I love my Hue color-changing bulbs, too, Elizabeth. I wish these Lux weren’t warm white, though. I like bright, white, cool lighting instead of the reddish, warm white. I do like that they are cheaper, so I can use them where I want a bulb I can just turn on or off with my phone or use a timer with. I can save the fancy, expensive, color-changing bulbs for the living room and dining room.
While those Hue light bulb are good for simple upgrade, I find smart light switches such as the ones by SmartHome Insteon (http://www.smarthome.com/) more flexible.
Yes, it cost a little more if you just want to do a single light, but if you have several lights, or a big room, the ability to control things from a switch as well as your phone, plus the ability to add remote motion sensor for any light, is really awesome.
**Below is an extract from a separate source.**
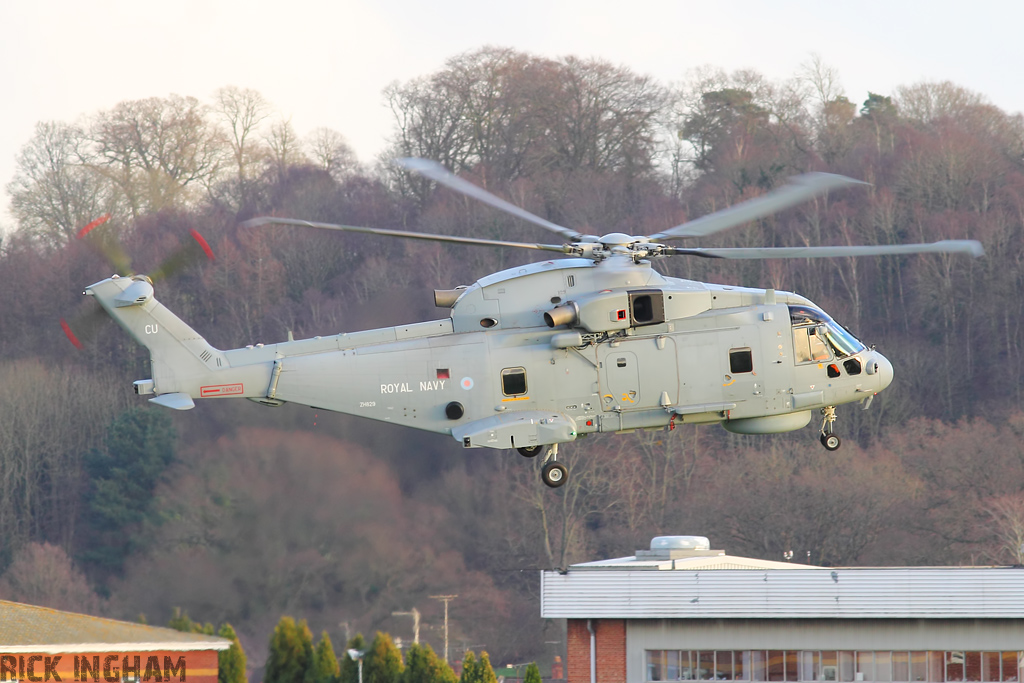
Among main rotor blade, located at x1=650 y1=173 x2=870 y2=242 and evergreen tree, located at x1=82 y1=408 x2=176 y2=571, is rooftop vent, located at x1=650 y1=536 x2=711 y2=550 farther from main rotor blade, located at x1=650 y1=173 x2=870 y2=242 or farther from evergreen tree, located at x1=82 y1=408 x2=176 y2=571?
evergreen tree, located at x1=82 y1=408 x2=176 y2=571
For example, I can walk through my house at night and have the a few strategic light comes on at low level without having to touch a switch. And I can set up scenes for my big room (kitchen, dining, sitting, desk, all on one floor) to suit the activity that I am doing (cooking, dining, work, lounging) so I can push a button and get the right lighting mode, or do the same from my phone.
Plus, with those switches, I can use any lightbulb I want.
I think Congress should pass a bill to force LED bulb manufacturers to sell LED bulbs at much cheaper prices. Philips lobbied Congress to phase out incandescent bulbs with arbitrary efficiency requirements, so Congress should determine price points via legislation….arbitrarily. How much profit do greedy LED bulb companies like Royal Philips need?
FYI – the system does not use WiFi. It uses an ethernet cable to your router, and the wireless protocol it uses to communicate with the lights is ZigBee.